• **What to produce**: Reproduce verbatim the lines of the material below, starting at the line with "Sunset of soldier in" and ending at the line with "USA Wind Ensemble posing on stage", both inclusive; skip the rest.

• **Material provided**:
*****
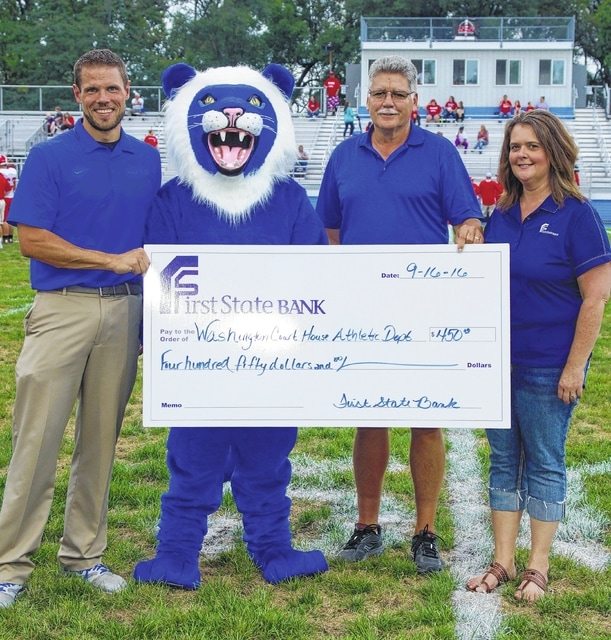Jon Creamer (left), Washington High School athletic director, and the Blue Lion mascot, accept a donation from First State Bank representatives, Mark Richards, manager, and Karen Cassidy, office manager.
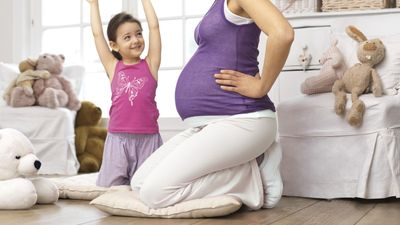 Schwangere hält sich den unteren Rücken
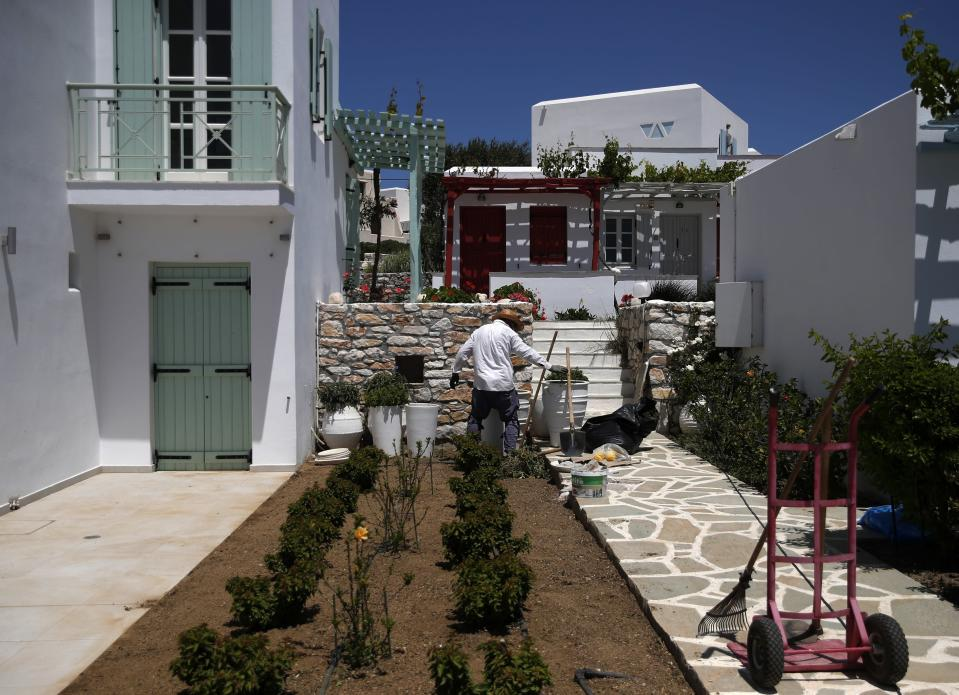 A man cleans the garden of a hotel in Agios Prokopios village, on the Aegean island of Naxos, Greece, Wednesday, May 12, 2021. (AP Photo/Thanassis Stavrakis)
*****
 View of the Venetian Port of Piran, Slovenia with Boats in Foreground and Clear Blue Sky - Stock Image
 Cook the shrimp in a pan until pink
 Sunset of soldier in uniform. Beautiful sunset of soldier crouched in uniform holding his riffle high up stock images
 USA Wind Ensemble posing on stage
*****
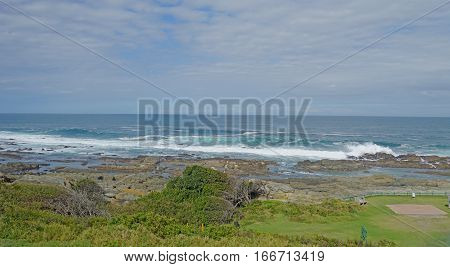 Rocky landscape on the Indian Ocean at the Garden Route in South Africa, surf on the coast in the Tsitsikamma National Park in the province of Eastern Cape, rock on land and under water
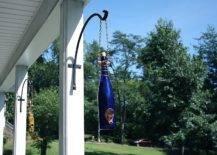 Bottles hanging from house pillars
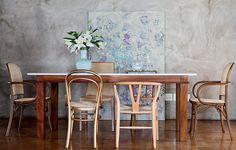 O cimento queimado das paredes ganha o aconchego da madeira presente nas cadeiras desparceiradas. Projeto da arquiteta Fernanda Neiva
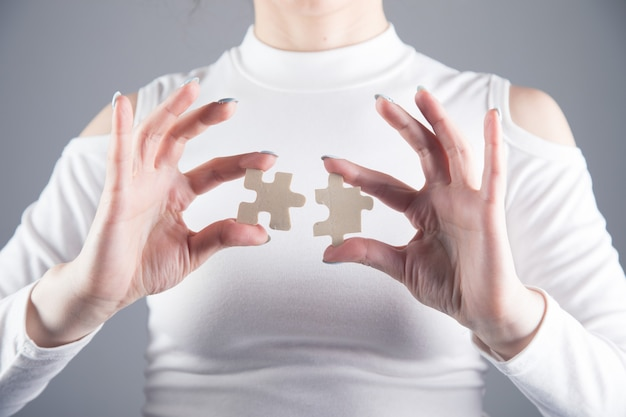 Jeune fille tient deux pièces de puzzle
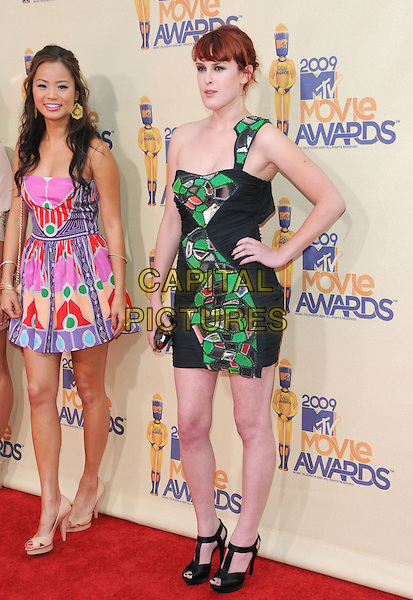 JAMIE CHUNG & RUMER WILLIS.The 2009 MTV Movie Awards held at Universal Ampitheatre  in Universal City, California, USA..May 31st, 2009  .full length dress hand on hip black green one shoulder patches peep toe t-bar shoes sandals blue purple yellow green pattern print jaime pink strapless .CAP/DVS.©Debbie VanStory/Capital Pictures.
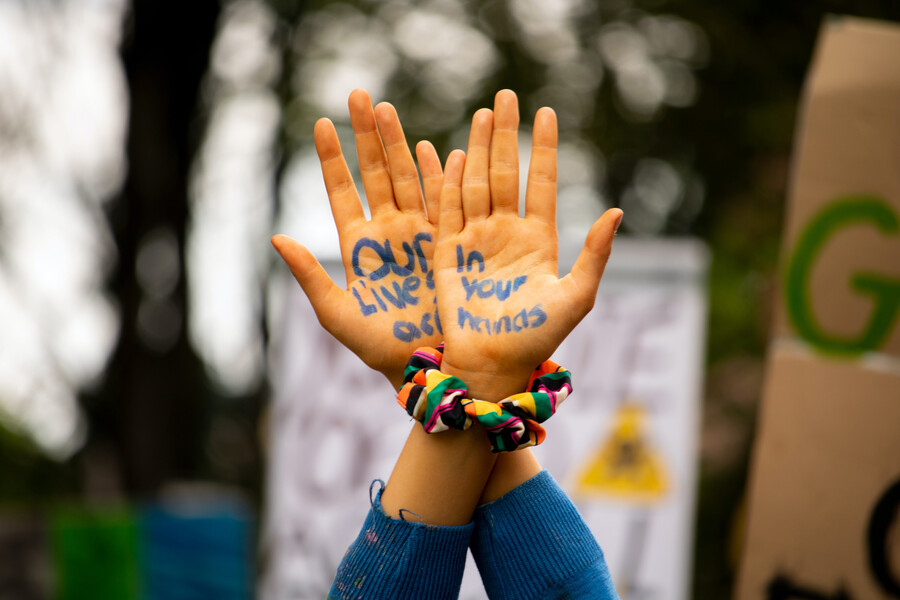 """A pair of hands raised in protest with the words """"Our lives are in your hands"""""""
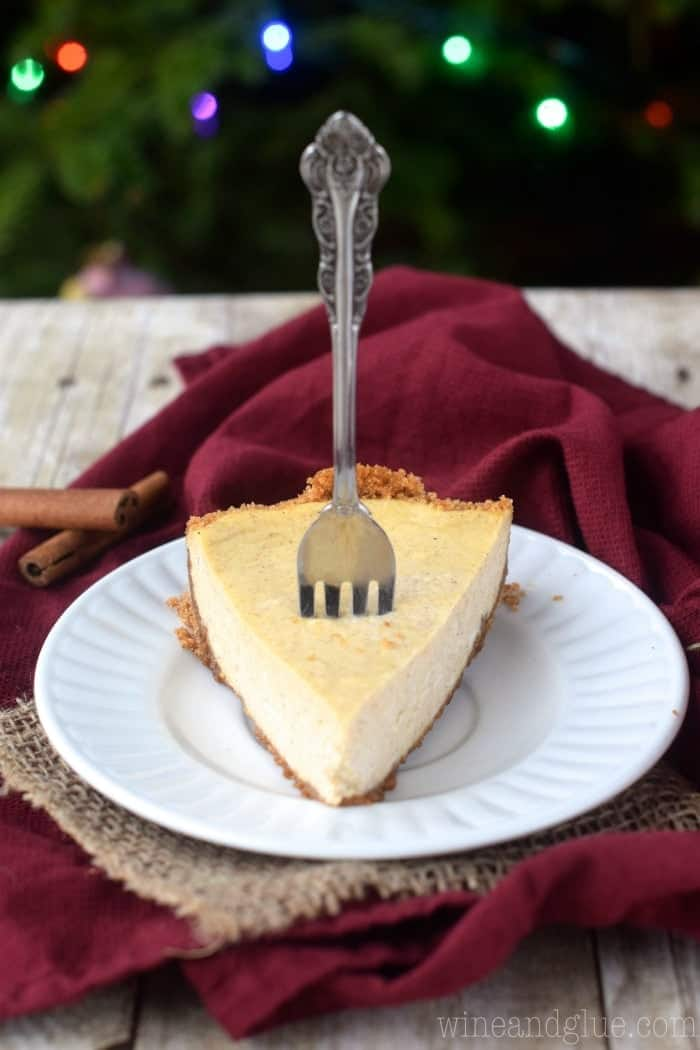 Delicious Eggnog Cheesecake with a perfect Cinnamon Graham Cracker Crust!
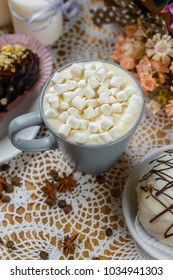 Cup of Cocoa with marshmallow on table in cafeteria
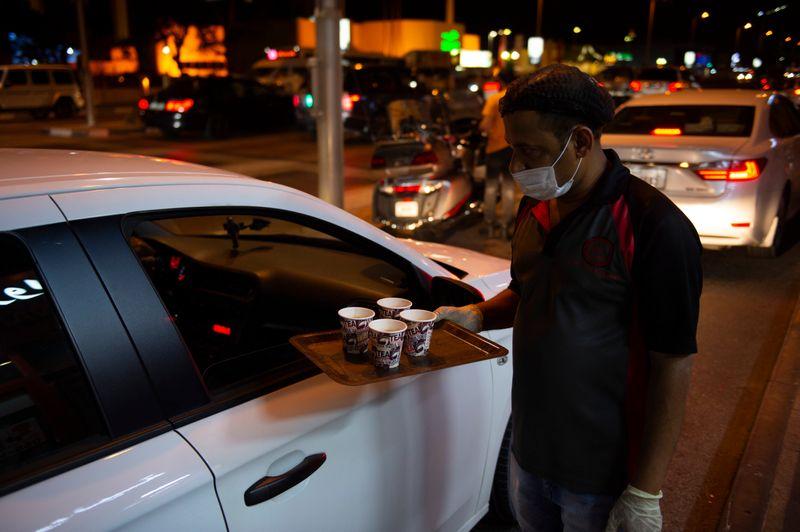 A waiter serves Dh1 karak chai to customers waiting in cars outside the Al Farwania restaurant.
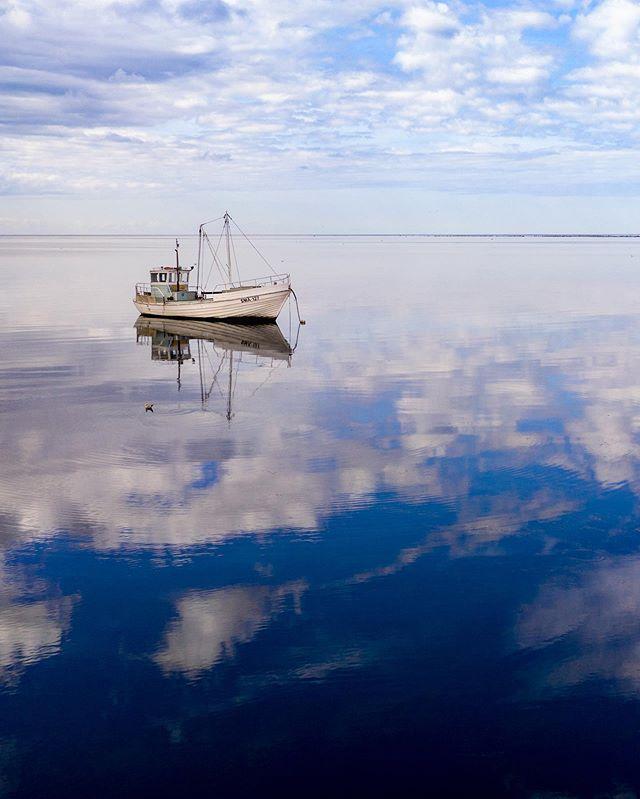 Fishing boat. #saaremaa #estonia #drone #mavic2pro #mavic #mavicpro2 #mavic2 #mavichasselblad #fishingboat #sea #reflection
*****
• **Answer to the problem**:
 Sunset of soldier in uniform. Beautiful sunset of soldier crouched in uniform holding his riffle high up stock images
 USA Wind Ensemble posing on stage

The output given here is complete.